Yunmei Wang, assistant professor of medicine, and Philip A. Cola, adjunct assistant professor of medicine and management, won the best overall manuscript at the 21st International Academy of Management and Business Conference held in Montreal, Canada, May 18-20.
Their paper, “Socio-Cultural Factors Influencing Academic-Practitioner Collaboration in Medicine,” emanated from their collaborative efforts as practitioner-scholars in the Doctor of Management program at the Weatherhead School of Management.
Wang studies the scientist and physician collaboration and Cola studies the factors that influence success for physician scientists. They were both interested in the problem that it takes 17 years to translate 14 percent of research findings into the clinical practice of medicine that still only impacts 50 percent of patients.
They postulated that the lack of scientist-physician partnership is a critical reason for this low rate of translational science. Their quantitative study investigated the influence of social factors on an effective partnership between scientists and physicians.

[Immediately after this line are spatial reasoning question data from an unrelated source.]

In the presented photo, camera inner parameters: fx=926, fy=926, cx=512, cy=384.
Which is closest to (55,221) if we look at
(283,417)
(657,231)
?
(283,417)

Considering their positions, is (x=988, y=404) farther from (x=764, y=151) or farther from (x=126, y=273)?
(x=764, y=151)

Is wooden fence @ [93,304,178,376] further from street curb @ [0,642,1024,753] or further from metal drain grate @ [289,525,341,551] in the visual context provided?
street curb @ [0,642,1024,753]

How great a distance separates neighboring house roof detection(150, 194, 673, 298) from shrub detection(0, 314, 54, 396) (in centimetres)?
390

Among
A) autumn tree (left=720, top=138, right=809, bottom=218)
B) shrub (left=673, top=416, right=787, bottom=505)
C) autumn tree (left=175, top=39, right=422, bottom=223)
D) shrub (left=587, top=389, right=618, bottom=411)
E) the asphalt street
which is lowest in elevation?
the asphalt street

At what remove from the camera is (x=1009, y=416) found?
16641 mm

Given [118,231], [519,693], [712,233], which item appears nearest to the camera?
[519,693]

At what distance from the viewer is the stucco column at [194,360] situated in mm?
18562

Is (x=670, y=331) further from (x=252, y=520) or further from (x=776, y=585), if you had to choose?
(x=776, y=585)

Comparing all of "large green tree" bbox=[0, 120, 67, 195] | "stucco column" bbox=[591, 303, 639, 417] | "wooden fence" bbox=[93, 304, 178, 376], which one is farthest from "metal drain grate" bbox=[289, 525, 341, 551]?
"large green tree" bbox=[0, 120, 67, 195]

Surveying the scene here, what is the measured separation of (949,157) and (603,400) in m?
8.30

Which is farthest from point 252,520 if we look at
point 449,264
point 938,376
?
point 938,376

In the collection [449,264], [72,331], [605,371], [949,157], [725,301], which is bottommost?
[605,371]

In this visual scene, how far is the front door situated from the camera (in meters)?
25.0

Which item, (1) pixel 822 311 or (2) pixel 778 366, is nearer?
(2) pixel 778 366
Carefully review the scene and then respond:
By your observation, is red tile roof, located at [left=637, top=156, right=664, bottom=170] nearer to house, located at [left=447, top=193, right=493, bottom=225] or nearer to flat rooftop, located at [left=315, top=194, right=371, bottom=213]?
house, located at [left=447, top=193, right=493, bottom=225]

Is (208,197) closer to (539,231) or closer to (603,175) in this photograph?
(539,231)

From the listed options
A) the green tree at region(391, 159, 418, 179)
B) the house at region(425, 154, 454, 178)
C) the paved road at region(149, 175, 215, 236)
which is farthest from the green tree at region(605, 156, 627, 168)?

Hypotheses included that both perceived socio-cultural difference and professional language difference between scientists and physicians have negative effects on their partnership outcomes, which include academic and clinical outcomes, and social support and shared visions/goals positively influence the outcomes of this partnership. Finally, they proposed that communication effectiveness and mutuality mediate the effects of these social factors on collaborative outcomes. More than 400 scientists and physicians were surveyed across academic medical centers to test these hypotheses.
The data indicated that:
- Both professional language differences and socio-cultural difference, counter-intuitively, do not have negative, but rather positive effects on scientist physician partnerships directly or indirectly through their positive effects on communication effectiveness and mutuality as well as satisfaction on collaborative process effectiveness;
- As hypothesized, social support and shared vision/goals are positively associated with partnership outcomes; and
- Communication effectiveness, mutuality and satisfaction on collaborative process mediate the effects of perceived socio-cultural difference, professional language difference, social support and shared vision/goals on partnership outcomes.